- **Written instruction**:
Leave the pictures out, and retype all of the material exactly as written.

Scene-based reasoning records
* * *
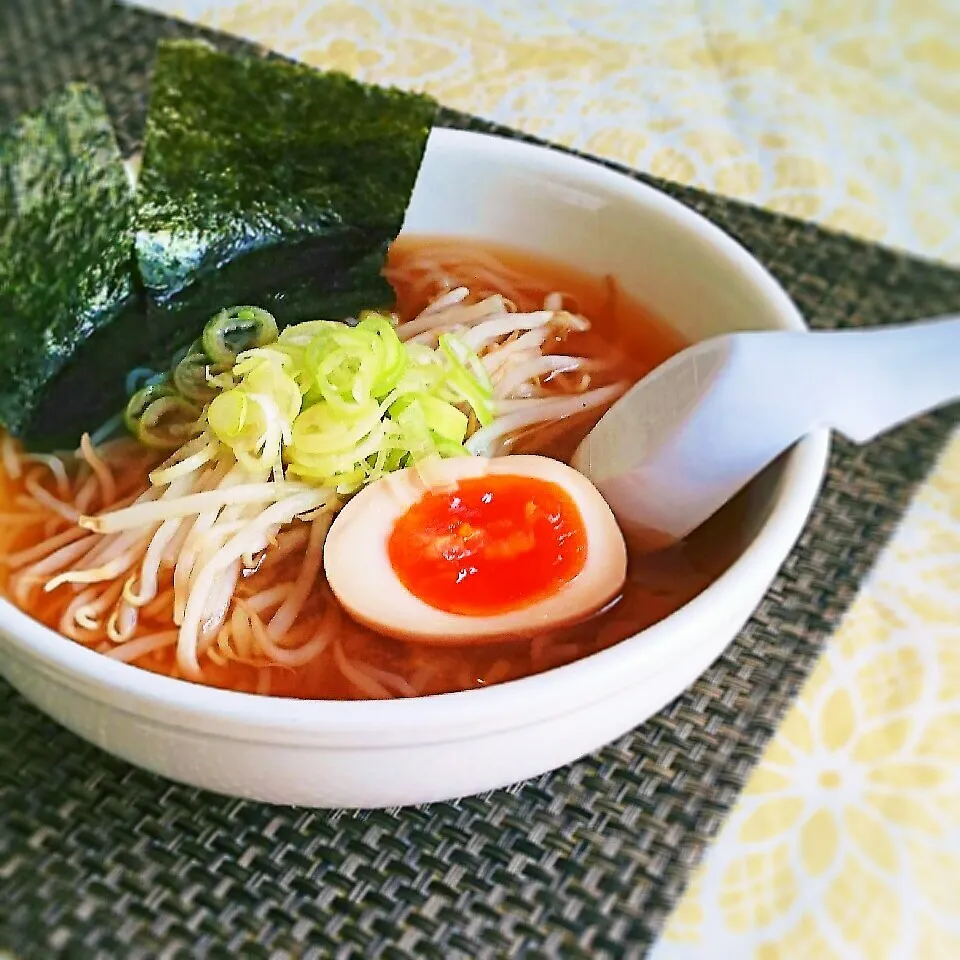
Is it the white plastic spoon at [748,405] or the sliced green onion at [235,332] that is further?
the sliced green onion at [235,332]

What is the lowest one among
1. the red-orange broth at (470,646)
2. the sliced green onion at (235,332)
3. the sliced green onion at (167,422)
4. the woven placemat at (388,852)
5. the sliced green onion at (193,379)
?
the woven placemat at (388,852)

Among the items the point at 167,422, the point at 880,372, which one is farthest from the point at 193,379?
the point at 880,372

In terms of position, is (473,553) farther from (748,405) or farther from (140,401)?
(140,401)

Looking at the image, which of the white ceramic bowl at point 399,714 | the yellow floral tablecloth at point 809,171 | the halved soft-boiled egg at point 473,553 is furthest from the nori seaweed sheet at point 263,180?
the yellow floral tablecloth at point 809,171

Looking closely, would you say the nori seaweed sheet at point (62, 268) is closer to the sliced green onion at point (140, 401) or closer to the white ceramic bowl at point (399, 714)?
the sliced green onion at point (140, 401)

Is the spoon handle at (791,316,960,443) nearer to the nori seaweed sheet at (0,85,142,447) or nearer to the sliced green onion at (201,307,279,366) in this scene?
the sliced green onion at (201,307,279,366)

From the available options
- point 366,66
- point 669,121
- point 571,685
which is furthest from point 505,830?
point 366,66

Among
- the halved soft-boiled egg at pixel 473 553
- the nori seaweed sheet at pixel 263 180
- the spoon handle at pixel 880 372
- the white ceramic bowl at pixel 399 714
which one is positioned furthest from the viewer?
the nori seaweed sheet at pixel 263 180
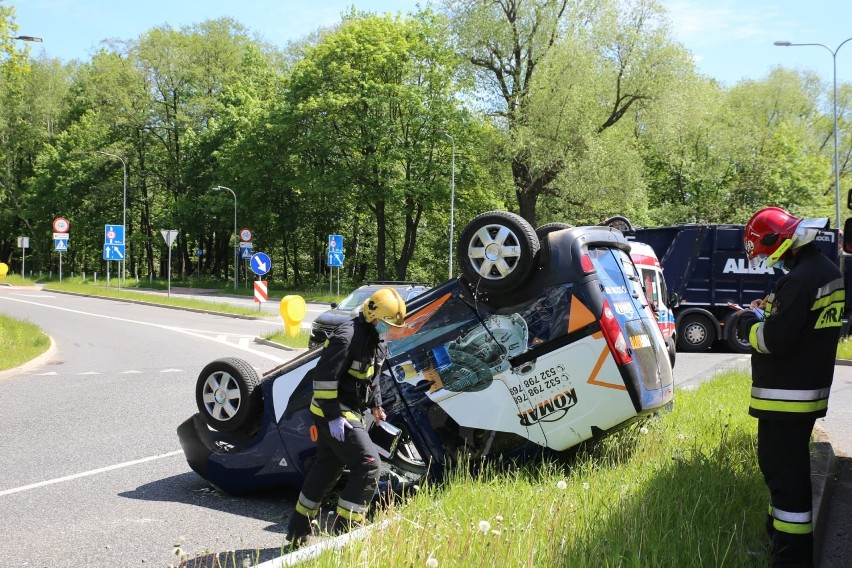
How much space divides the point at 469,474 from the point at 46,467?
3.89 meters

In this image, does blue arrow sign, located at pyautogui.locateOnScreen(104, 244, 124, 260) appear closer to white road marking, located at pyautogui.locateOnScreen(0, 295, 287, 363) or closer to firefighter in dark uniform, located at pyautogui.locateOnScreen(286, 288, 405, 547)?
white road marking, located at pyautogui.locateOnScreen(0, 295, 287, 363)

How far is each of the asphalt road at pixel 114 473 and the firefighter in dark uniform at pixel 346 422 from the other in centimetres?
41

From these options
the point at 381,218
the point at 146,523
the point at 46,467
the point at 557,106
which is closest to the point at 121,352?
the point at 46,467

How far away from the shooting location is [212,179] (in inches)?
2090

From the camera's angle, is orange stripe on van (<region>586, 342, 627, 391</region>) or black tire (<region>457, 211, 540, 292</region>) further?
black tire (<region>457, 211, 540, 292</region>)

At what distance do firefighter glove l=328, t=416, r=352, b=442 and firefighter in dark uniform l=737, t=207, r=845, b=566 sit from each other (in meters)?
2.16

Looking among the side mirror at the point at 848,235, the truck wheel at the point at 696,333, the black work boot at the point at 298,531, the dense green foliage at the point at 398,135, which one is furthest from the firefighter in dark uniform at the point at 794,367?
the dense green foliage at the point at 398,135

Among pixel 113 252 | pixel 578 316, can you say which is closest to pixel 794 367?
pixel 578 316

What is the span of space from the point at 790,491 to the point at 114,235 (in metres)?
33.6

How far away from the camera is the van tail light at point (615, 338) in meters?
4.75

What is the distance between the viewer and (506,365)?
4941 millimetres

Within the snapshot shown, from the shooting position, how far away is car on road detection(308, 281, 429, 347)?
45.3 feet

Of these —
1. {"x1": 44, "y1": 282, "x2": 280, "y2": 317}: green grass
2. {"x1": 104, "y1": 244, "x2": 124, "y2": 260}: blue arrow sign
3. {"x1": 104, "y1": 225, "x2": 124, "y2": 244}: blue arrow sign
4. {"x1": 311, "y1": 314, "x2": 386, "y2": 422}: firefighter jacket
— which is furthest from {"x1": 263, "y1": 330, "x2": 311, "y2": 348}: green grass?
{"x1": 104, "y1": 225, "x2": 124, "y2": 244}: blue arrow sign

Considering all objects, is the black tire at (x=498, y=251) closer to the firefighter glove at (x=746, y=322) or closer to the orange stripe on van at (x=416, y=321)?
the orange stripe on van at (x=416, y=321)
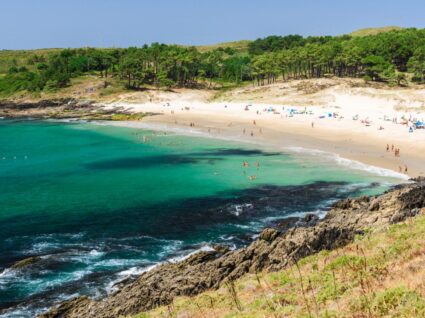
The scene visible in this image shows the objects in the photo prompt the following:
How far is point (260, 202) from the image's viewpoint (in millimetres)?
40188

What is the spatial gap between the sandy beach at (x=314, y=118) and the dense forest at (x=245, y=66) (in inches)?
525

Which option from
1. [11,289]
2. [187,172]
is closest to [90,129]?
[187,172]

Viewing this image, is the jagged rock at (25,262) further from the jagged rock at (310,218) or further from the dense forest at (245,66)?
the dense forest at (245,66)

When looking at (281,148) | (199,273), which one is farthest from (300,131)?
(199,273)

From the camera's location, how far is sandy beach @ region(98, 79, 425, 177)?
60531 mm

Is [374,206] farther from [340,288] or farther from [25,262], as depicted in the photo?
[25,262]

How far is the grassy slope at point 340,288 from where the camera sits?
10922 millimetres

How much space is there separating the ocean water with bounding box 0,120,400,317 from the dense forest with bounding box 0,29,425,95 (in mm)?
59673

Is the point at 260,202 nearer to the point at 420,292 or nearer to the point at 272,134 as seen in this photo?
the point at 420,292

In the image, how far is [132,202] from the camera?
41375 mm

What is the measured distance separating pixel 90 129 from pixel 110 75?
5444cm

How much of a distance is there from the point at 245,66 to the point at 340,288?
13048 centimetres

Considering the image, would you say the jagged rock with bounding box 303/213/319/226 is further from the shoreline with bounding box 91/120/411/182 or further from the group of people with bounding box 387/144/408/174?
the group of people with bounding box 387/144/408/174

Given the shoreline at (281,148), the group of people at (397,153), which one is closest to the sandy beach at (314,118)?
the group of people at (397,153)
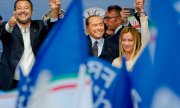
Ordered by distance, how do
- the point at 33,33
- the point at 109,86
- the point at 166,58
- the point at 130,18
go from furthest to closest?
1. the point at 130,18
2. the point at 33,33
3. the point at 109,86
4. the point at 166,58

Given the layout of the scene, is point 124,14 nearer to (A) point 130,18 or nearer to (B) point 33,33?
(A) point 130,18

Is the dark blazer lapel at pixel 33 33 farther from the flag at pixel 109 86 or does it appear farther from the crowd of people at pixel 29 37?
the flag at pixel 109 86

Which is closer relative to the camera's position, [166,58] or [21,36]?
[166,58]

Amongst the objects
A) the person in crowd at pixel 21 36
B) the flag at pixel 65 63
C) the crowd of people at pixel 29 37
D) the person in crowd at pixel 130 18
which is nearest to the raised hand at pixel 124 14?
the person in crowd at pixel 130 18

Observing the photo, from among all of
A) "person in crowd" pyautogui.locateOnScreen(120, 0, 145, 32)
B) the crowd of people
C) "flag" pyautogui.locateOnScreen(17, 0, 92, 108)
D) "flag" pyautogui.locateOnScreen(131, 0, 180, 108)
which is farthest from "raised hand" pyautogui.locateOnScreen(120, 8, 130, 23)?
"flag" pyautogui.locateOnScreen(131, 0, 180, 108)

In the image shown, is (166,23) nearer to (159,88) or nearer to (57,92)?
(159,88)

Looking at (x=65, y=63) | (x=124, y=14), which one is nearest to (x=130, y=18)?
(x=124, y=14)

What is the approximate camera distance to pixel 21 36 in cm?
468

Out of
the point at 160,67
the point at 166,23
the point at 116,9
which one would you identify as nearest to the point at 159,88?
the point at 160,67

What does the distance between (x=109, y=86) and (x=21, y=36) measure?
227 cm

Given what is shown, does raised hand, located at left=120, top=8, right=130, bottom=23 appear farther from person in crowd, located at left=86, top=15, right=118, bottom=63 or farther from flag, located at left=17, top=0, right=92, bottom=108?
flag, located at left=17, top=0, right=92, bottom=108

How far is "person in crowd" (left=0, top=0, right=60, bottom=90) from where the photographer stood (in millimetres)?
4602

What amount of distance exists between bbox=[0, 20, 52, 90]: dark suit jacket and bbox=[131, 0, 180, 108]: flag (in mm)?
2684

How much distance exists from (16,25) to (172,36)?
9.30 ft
* * *
- **Response to this exercise**:
Is it the white plastic spoon at [748,405] or the sliced green onion at [235,332] that is further?
the sliced green onion at [235,332]

What is the lowest one among
1. the red-orange broth at (470,646)
2. the sliced green onion at (235,332)
3. the sliced green onion at (167,422)
4. the woven placemat at (388,852)
5. the sliced green onion at (193,379)
?
the woven placemat at (388,852)

Among the items the point at 167,422, the point at 880,372, which one is farthest from the point at 193,379?
the point at 880,372

In terms of position, is (473,553) farther from (748,405) or farther from (140,401)?
(140,401)

Looking at the image, which of the white ceramic bowl at point 399,714 | the yellow floral tablecloth at point 809,171 | the halved soft-boiled egg at point 473,553 is furthest from the nori seaweed sheet at point 263,180?
the yellow floral tablecloth at point 809,171

Looking closely, would you say the nori seaweed sheet at point (62, 268) is closer to the sliced green onion at point (140, 401) or closer to the white ceramic bowl at point (399, 714)?
the sliced green onion at point (140, 401)

Is the spoon handle at (791,316,960,443) nearer to the nori seaweed sheet at (0,85,142,447) or nearer to the sliced green onion at (201,307,279,366) in this scene?
the sliced green onion at (201,307,279,366)

From the available options
- point 366,66
- point 669,121
- point 571,685
which is furthest from point 505,830?
point 366,66

Among
- the halved soft-boiled egg at pixel 473 553
- the nori seaweed sheet at pixel 263 180
- the spoon handle at pixel 880 372
- the white ceramic bowl at pixel 399 714
which one is positioned furthest from the viewer?
the nori seaweed sheet at pixel 263 180
How much space divides the point at 469,474 from the point at 46,467?
3.89 meters

In this image, does blue arrow sign, located at pyautogui.locateOnScreen(104, 244, 124, 260) appear closer to white road marking, located at pyautogui.locateOnScreen(0, 295, 287, 363) or closer to firefighter in dark uniform, located at pyautogui.locateOnScreen(286, 288, 405, 547)?
white road marking, located at pyautogui.locateOnScreen(0, 295, 287, 363)

How far is each of the asphalt road at pixel 114 473 and the firefighter in dark uniform at pixel 346 422 from the other in centimetres?
41

From these options
the point at 381,218
the point at 146,523
the point at 46,467
the point at 557,106
which is closest to the point at 121,352?
the point at 46,467

How far away from the shooting location is [212,179] (in inches)?
2090

From the camera's angle, is orange stripe on van (<region>586, 342, 627, 391</region>) or black tire (<region>457, 211, 540, 292</region>) further?
black tire (<region>457, 211, 540, 292</region>)

At what distance do firefighter glove l=328, t=416, r=352, b=442 and firefighter in dark uniform l=737, t=207, r=845, b=566 sit from each other (in meters)?
2.16

Looking among the side mirror at the point at 848,235, the truck wheel at the point at 696,333, the black work boot at the point at 298,531, the dense green foliage at the point at 398,135, which one is furthest from the firefighter in dark uniform at the point at 794,367?
the dense green foliage at the point at 398,135

Among pixel 113 252 | pixel 578 316, can you say which is closest to pixel 794 367?
pixel 578 316

What is the span of space from the point at 790,491 to the point at 114,235 (in metres)?
33.6

How far away from the camera is the van tail light at point (615, 338) in meters?
4.75

What is the distance between the viewer and (506,365)?
4941 millimetres

Within the snapshot shown, from the shooting position, how far away is car on road detection(308, 281, 429, 347)?
45.3 feet

Of these —
1. {"x1": 44, "y1": 282, "x2": 280, "y2": 317}: green grass
2. {"x1": 104, "y1": 244, "x2": 124, "y2": 260}: blue arrow sign
3. {"x1": 104, "y1": 225, "x2": 124, "y2": 244}: blue arrow sign
4. {"x1": 311, "y1": 314, "x2": 386, "y2": 422}: firefighter jacket
— which is furthest from {"x1": 263, "y1": 330, "x2": 311, "y2": 348}: green grass?
{"x1": 104, "y1": 225, "x2": 124, "y2": 244}: blue arrow sign

Considering all objects, is the black tire at (x=498, y=251) closer to the firefighter glove at (x=746, y=322) or closer to the orange stripe on van at (x=416, y=321)?
the orange stripe on van at (x=416, y=321)
The scene visible in this image shows the objects in the photo prompt the following:
How far is point (260, 202) from the image's viewpoint (in millimetres)?
40188

What is the spatial gap between the sandy beach at (x=314, y=118) and the dense forest at (x=245, y=66) (in inches)?
525

Which option from
1. [11,289]
2. [187,172]
is closest to [90,129]?
[187,172]

Viewing this image, is the jagged rock at (25,262) further from the jagged rock at (310,218) or further from the dense forest at (245,66)?
the dense forest at (245,66)

When looking at (281,148) | (199,273), which one is farthest from (300,131)?
(199,273)

From the camera's location, how far is sandy beach @ region(98, 79, 425, 177)?
60531 mm

Is [374,206] farther from [340,288] or farther from [25,262], as depicted in the photo?
[25,262]

How far is the grassy slope at point 340,288 from where the camera sits?
10922 millimetres

How much space is there separating the ocean water with bounding box 0,120,400,317 from the dense forest with bounding box 0,29,425,95 (in mm)?
59673

Is the point at 260,202 nearer to the point at 420,292 or nearer to the point at 272,134 as seen in this photo?
the point at 420,292

In the image, how far is [132,202] from the camera?
41375 mm

What is the measured distance separating pixel 90 129 from pixel 110 75?
5444cm

How much of a distance is there from the point at 245,66 to the point at 340,288?
13048 centimetres

Considering the image, would you say the jagged rock with bounding box 303/213/319/226 is further from the shoreline with bounding box 91/120/411/182 or further from the group of people with bounding box 387/144/408/174?
the group of people with bounding box 387/144/408/174

Given the shoreline at (281,148), the group of people at (397,153), which one is closest to the sandy beach at (314,118)?
the group of people at (397,153)
Ordered by distance, how do
- the point at 33,33
- the point at 109,86
- the point at 166,58
- the point at 130,18
go from furthest to closest?
1. the point at 130,18
2. the point at 33,33
3. the point at 109,86
4. the point at 166,58

Given the layout of the scene, is point 124,14 nearer to (A) point 130,18 or nearer to (B) point 33,33?
(A) point 130,18

Is the dark blazer lapel at pixel 33 33 farther from the flag at pixel 109 86 or does it appear farther from the crowd of people at pixel 29 37?
the flag at pixel 109 86

Which is closer relative to the camera's position, [166,58] or [21,36]?
[166,58]

Amongst the objects
A) the person in crowd at pixel 21 36
B) the flag at pixel 65 63
C) the crowd of people at pixel 29 37
D) the person in crowd at pixel 130 18
which is nearest to the raised hand at pixel 124 14?
the person in crowd at pixel 130 18

Observing the photo, from among all of
A) "person in crowd" pyautogui.locateOnScreen(120, 0, 145, 32)
B) the crowd of people
C) "flag" pyautogui.locateOnScreen(17, 0, 92, 108)
D) "flag" pyautogui.locateOnScreen(131, 0, 180, 108)
which is farthest from "raised hand" pyautogui.locateOnScreen(120, 8, 130, 23)?
"flag" pyautogui.locateOnScreen(131, 0, 180, 108)

In the image shown, is (166,23) nearer to (159,88) or nearer to (57,92)?
(159,88)

Looking at (x=65, y=63) | (x=124, y=14), which one is nearest to (x=130, y=18)?
(x=124, y=14)

What is the approximate camera distance to pixel 21 36 in cm?
468

Out of
the point at 160,67
the point at 166,23
the point at 116,9
which one would you identify as nearest to the point at 159,88?
the point at 160,67

What does the distance between (x=109, y=86) and (x=21, y=36) measure?
227 cm

Given what is shown, does raised hand, located at left=120, top=8, right=130, bottom=23 appear farther from person in crowd, located at left=86, top=15, right=118, bottom=63 or farther from flag, located at left=17, top=0, right=92, bottom=108?
flag, located at left=17, top=0, right=92, bottom=108

How far is "person in crowd" (left=0, top=0, right=60, bottom=90) from where the photographer stood (in millimetres)?
4602

What amount of distance exists between bbox=[0, 20, 52, 90]: dark suit jacket and bbox=[131, 0, 180, 108]: flag (in mm)?
2684

How much distance exists from (16,25) to (172,36)?
9.30 ft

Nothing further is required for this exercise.